What is TMJ?
The temporomandibular joint is more commonly referred to as the TMJ joint, but what is TMJ? This joint is actually located at the base of the skull in front of the ear structure and connects the lower jaw (mandible) with the upper jaw (maxilla). Unlike most joints located in the body, the TMJ is unique in its structure, composed of a rounded protrusion of the mandible that sits against an indentation in the skull, and a disc-like structure made of a soft bone called cartilage found in between the two bones (articular disc).
These three parts of the TMJ are held together by ligaments originating from different parts of the head and neck to support the jaw and guide its movements. Several muscles are connected to those ligaments, and many aid in the motion of the lower jaw.
How Does it Work?
The TMJ works in two ways to open your mouth: The first way is like a hinge to simply open and close the mouth, just like a hinge on a door. The second way is a sliding motion called translation, wherein your lower jaw moves down and forward. This motion helps the TMJ to move backward and forward and from side to side for actions such as eating, yawning and singing – some of the most common.
What Can Happen to the TMJ?
Like any other joint in the body, the TMJ can be fractured, swell and become sore, causing limited movement of the lower jaw and pain radiating to the head and neck area. A fracture to the actual articular disc is rare, but it can be displaced, causing severe pain and swelling. Unlike other joints such as knees and hips, arthritis of the TMJ is very rare, and hard to treat with anti-inflammatory drugs alone. Nonetheless, pain in the TMJ is often temporary, and can be treated with a combination of ice then heat to relieve the sore ligaments and muscles surrounding the joint.
What About Grinding and Clenching?
Sometimes, pain in the TMJ can come from the teeth themselves, as opposed to the TMJ and surrounding ligaments.

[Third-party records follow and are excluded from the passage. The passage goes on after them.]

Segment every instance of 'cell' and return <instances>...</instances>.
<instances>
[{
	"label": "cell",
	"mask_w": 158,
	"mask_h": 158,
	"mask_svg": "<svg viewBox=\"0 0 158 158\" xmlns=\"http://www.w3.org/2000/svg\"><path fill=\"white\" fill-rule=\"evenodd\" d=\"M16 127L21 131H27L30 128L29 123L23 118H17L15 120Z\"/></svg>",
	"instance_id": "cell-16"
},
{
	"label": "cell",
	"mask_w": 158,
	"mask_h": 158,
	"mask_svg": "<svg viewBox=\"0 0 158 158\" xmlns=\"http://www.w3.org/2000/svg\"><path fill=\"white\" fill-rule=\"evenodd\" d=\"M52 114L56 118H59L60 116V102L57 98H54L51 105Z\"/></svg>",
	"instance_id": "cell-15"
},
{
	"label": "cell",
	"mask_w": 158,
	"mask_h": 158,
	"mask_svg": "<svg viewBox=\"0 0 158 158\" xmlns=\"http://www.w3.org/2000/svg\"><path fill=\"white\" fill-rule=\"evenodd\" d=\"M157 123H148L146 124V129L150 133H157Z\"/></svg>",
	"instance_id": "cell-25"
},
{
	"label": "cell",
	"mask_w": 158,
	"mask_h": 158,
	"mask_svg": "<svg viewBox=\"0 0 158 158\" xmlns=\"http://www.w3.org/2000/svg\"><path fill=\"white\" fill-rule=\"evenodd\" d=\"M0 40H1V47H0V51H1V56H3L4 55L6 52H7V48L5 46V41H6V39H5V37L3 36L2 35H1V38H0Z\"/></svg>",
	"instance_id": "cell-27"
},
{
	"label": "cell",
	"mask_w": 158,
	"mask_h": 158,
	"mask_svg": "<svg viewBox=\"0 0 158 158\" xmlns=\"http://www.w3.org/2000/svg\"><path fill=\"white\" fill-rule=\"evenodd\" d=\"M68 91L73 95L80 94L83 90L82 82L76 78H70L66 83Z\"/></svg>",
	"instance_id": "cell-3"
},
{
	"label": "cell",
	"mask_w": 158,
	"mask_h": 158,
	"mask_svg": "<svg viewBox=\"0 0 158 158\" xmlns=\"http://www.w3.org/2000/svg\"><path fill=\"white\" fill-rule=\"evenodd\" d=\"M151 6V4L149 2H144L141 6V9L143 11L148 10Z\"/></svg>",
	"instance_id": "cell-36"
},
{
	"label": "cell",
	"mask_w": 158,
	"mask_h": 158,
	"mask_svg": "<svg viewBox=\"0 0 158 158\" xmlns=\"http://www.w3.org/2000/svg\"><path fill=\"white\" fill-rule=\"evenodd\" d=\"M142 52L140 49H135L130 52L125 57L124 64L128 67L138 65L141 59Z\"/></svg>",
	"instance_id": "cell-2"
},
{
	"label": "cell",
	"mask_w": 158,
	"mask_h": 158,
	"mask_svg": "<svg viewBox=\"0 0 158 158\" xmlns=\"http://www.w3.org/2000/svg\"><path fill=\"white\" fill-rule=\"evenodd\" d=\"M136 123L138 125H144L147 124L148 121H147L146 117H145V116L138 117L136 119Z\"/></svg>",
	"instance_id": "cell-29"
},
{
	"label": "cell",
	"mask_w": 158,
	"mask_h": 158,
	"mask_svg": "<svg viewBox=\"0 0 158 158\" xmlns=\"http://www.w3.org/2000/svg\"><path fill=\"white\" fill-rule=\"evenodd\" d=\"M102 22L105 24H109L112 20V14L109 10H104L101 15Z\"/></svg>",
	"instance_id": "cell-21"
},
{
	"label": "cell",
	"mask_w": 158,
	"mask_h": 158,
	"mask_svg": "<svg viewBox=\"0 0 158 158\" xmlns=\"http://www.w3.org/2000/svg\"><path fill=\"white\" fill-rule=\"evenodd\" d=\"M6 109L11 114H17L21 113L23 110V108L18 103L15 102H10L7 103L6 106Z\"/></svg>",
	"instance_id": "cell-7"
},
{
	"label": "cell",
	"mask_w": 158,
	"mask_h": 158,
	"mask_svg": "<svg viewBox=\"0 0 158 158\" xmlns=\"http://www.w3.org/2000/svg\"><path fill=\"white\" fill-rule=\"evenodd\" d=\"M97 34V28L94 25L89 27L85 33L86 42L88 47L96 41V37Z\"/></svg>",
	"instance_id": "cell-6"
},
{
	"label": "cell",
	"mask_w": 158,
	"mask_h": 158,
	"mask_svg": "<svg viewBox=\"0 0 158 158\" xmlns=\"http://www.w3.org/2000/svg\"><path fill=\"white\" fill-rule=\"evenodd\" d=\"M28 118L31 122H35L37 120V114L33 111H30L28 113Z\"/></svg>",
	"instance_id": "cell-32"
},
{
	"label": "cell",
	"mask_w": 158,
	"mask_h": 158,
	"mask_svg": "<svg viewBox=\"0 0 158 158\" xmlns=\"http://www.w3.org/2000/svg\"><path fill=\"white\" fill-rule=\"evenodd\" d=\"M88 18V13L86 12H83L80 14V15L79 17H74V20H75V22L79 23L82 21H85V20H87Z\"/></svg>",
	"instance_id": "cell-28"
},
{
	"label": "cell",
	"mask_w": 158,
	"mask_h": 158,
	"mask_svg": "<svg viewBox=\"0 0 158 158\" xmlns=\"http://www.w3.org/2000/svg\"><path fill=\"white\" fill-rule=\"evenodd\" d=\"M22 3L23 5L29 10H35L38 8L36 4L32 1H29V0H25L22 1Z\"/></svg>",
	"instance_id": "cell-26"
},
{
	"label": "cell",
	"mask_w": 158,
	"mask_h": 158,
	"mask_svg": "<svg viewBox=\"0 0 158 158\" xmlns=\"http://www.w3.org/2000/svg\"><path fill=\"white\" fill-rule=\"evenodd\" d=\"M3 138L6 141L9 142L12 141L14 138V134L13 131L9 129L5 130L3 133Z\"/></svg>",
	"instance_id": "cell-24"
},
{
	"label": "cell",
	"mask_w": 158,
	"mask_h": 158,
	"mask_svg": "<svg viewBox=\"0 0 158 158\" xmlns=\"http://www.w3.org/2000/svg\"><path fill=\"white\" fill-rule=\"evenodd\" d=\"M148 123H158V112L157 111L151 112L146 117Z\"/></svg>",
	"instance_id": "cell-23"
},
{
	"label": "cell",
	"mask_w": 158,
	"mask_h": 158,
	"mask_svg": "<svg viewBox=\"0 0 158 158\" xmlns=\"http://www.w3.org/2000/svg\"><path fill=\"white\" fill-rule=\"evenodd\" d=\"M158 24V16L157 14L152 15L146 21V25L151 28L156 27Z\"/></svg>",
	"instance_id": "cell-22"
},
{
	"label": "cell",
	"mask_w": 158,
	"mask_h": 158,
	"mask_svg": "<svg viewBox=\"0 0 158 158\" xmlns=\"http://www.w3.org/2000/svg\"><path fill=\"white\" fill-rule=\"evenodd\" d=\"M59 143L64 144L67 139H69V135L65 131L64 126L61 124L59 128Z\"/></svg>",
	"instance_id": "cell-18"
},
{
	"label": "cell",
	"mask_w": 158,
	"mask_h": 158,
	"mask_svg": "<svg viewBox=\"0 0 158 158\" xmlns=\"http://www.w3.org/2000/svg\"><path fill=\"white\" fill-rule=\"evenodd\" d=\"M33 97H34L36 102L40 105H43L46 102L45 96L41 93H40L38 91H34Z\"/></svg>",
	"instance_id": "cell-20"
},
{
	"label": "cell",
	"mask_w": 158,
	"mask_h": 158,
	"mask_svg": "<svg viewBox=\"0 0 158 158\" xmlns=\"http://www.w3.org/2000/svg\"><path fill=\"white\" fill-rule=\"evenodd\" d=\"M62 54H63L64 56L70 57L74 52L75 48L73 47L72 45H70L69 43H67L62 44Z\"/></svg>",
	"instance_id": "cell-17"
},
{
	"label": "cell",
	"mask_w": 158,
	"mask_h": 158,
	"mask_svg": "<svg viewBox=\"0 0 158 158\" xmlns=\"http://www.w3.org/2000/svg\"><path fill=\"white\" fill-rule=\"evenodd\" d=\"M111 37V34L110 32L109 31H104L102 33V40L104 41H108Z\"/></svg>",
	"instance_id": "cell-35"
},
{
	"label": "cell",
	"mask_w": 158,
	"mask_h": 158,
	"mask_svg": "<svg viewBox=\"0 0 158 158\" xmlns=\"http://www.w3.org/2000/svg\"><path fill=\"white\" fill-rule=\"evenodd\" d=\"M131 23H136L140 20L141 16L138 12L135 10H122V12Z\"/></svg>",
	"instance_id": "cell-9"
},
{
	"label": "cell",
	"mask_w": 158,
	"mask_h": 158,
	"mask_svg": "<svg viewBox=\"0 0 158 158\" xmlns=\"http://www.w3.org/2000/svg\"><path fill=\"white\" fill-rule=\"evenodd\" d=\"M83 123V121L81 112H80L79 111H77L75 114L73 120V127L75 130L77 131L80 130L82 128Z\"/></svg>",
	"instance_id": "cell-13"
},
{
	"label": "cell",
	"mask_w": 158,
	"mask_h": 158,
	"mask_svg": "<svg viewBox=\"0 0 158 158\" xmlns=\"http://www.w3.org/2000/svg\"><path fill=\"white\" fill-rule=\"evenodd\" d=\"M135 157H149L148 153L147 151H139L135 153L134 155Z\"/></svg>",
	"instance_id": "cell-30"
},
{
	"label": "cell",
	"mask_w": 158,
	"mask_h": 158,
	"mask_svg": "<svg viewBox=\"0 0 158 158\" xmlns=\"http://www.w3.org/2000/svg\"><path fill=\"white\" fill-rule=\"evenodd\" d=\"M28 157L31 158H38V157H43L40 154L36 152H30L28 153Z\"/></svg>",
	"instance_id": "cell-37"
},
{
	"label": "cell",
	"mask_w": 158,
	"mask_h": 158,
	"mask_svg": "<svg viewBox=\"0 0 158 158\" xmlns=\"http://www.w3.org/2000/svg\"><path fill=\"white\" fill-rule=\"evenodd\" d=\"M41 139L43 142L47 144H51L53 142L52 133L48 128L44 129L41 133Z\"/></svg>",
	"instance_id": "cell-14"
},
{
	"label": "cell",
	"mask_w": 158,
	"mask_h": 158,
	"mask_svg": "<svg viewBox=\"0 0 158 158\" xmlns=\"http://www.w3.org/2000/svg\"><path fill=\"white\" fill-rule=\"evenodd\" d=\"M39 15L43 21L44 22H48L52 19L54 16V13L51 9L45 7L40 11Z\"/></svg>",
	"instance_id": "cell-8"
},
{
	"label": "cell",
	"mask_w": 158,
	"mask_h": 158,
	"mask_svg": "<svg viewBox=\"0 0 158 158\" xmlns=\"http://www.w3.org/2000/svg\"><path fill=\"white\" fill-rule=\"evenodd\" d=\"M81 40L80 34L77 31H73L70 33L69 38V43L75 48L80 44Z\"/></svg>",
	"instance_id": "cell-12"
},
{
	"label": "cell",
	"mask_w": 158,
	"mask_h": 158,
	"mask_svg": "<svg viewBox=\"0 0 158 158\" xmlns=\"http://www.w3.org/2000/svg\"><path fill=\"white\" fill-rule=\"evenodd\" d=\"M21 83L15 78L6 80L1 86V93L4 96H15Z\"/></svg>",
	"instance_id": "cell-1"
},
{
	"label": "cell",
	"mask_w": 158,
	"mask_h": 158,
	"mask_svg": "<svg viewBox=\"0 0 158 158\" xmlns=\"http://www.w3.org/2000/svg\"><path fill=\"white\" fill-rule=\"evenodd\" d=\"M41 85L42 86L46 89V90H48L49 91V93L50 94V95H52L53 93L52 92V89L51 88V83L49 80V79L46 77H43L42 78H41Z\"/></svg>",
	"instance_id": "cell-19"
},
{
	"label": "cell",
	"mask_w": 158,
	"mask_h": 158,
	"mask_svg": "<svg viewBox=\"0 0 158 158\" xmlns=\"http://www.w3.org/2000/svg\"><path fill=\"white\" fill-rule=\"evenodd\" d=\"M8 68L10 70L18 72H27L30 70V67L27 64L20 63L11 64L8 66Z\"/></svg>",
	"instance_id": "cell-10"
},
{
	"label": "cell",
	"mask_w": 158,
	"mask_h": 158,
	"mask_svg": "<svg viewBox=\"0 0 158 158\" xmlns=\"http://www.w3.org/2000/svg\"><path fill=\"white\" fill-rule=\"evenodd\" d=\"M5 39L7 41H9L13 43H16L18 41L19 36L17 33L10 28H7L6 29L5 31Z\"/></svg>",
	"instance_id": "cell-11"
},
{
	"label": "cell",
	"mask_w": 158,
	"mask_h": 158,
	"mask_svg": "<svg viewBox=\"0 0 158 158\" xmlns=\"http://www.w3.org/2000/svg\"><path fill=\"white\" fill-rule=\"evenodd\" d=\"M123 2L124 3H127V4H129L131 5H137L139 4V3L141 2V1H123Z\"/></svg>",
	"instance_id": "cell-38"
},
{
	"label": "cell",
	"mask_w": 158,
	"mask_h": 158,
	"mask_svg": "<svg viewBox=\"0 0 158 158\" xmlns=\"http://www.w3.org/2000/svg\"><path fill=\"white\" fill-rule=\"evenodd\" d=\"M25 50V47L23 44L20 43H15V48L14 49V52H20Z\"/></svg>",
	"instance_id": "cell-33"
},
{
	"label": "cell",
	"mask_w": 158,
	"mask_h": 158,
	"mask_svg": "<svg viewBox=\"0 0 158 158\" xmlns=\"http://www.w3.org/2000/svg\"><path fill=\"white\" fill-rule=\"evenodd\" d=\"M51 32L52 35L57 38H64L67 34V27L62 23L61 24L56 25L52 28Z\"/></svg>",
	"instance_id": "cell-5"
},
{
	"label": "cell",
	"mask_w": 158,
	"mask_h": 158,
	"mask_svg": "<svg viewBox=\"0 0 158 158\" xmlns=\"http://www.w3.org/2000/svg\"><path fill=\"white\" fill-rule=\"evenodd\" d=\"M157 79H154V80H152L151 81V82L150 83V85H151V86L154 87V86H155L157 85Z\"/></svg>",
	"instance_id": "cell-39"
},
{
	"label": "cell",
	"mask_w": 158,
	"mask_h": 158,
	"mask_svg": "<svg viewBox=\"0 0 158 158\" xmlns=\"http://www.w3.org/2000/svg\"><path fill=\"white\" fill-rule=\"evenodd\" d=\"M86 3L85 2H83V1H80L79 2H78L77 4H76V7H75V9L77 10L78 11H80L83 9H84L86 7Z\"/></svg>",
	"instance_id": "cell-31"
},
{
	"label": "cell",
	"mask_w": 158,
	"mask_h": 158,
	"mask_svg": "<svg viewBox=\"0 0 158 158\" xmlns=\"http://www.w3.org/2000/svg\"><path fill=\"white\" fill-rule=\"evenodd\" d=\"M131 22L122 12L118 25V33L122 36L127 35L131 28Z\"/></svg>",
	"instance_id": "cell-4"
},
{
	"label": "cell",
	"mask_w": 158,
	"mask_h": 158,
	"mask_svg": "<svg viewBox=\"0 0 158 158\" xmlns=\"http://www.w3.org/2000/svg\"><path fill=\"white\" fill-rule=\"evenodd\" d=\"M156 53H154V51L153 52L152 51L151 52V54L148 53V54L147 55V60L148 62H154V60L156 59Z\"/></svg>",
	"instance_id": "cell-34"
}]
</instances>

Teeth grinding, for example, can become harmful if your teeth are misaligned, and certain movements cause the teeth to grind against each other, creating pain in the joint. Work or personal stress can be a source of aggressive jaw activity, according to the American College of Prosthodontists, and a general dentist, orthodontist or prosthodontist are the most qualified people to look at your teeth and determine if this is the cause.
Clenching can also cause TMJ pain, and some patients exhibit this behavior at night while sleeping. Your dentist may prescribe a clear plastic bite/night guard, fabricated to help alleviate your symptoms after a thorough diagnosis has been made.
What If I Need Surgery on My TMJ?
Although rare, surgery is sometimes required to correct TMJ problems. A referral to an oral and maxillofacial surgeon is sometimes appropriate, according to the American Association of Oral and Maxillofacial Surgeons (AAOMS), and special imaging pictures of the joint may need to be taken to determine if surgery should be a part of your TMJ treatment. Often these procedures are as typical as the orthopedic treatment you'd receive for a knee injury.